PAULO NOGUEIRA BATISTA JR.

PAULO NOGUEIRA
BATISTA JR.
No artigo da semana passada, examinei algumas das dificuldades conceituais e empíricas presentes em todas as discussões sobre "defasagem" cambial.
Lembrei que indicadores como a taxa de câmbio real, calculada a partir de índices de preços ao consumidor, são contestados por diversos analistas.
Alega-se, por exemplo, que estimativas do efeito do câmbio sobre a competitividade internacional não devem ser distorcidas pelo uso de deflatores compostos por preços que não têm relação direta com o custo de produção, tais como bens de consumo, aluguéis residenciais, serviços pessoais, mensalidades escolares etc.
Sugere-se que os índices relevantes seriam índices de preços no atacado, que supostamente refletem melhor a evolução dos custos de produção.
Por esse critério, continua o argumento, a valorização cambial acumulada desde junho/94 é da ordem de 15%, muito menor do que os cerca de 30% de valorização calculados a partir dos preços ao consumidor.
O argumento parece plausível, mas não se sustenta.

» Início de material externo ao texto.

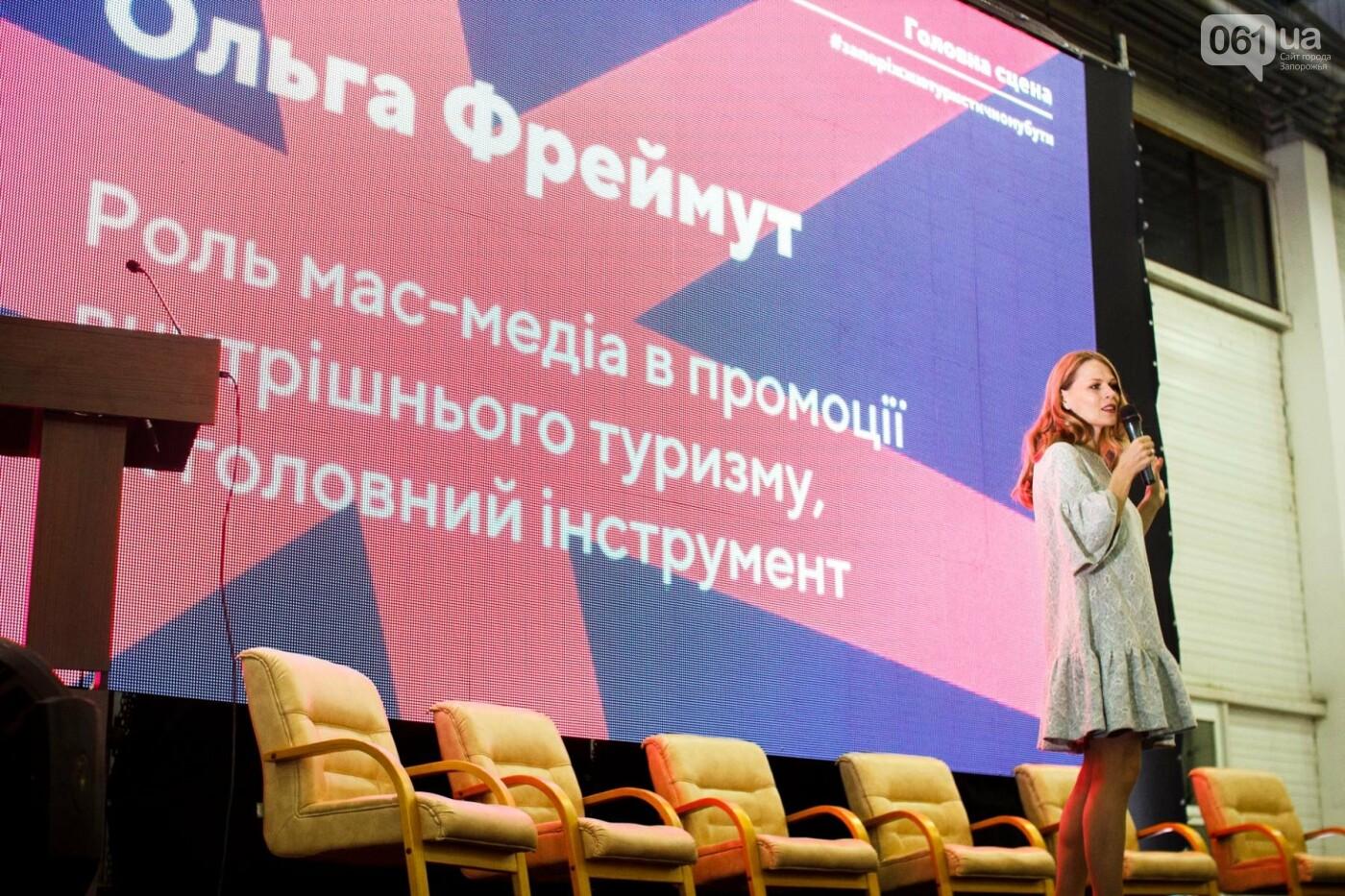 Запорожский Туристический Форум посетила телеведущая Ольга Фреймут, - ФОТОРЕПОРТАЖ, фото-22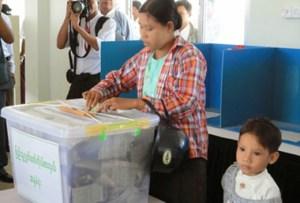 ၂၀၁၀ ရွေးကောက်ပွဲ(INTERNET)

Usar índices de preços no atacado para deflacionar o câmbio é tão absurdo quanto usar o Índice Geral de Preços da FGV para reajustar o salário mínimo ou os benefícios previdenciários.
Vejamos por quê. O problema básico está no fato de que os índices de preços no atacado são, em geral, fortemente influenciados por produtos comercializáveis internacionalmente, os "tradeables".
Ora, programas de estabilização do tipo do Plano Real recorrem à estabilização do câmbio nominal e à liberalização comercial justamente para estancar o crescimento dos preços dos "tradeables".
Nesse contexto, sustentar que não há "defasagem" cambial com base em índices de preços no atacado constitui uma espécie de petição de princípio.
A "âncora" cambial é aplicada para estabilizar os preços em reais dos "tradeables" e, em seguida, com a maior cara-de-pau, índices fortemente influenciados por "tradeables" são utilizados para demonstrar que a valorização real não é tão significativa!
Na verdade, tudo isso é velho como Matusalém. Formados, em geral, dentro do paradigma americano, os economistas desenvolveram uma aguda "cliofobia", uma aversão sistemática à história em geral, inclusive à história econômica e até mesmo à história do pensamento econômico.
Assim, os mesmos debates se reproduzem diversas vezes, sem que os participantes se dêem conta de que estão retomando antigos argumentos e dilemas.
Essa questão da escolha do tipo de índice de preços relevante para deflacionar o câmbio nominal foi objeto de intensa discussão entre o mais importante economista do século 20, John Maynard Keynes, e os defensores da restauração do padrão-ouro, em meados da década de 20.
Keynes escreveria, alguns anos depois, que a Inglaterra não teria tomada a fatídica decisão de voltar ao padrão-ouro em 1925, na paridade de pré-guerra, se não se tivesse firmado "o hábito de considerar índices no atacado como indicadores satisfatórios do poder de compra em geral."
Na época, observou Keynes, o Tesouro inglês e o Banco da Inglaterra foram levado à falsa conclusão de que, como o índice de preços no atacado, que era quase um índice de "tradeables", se ajustava rapidamente à valorização nominal da libra esterlina, o mesmo seria verdadeiro para preços em geral.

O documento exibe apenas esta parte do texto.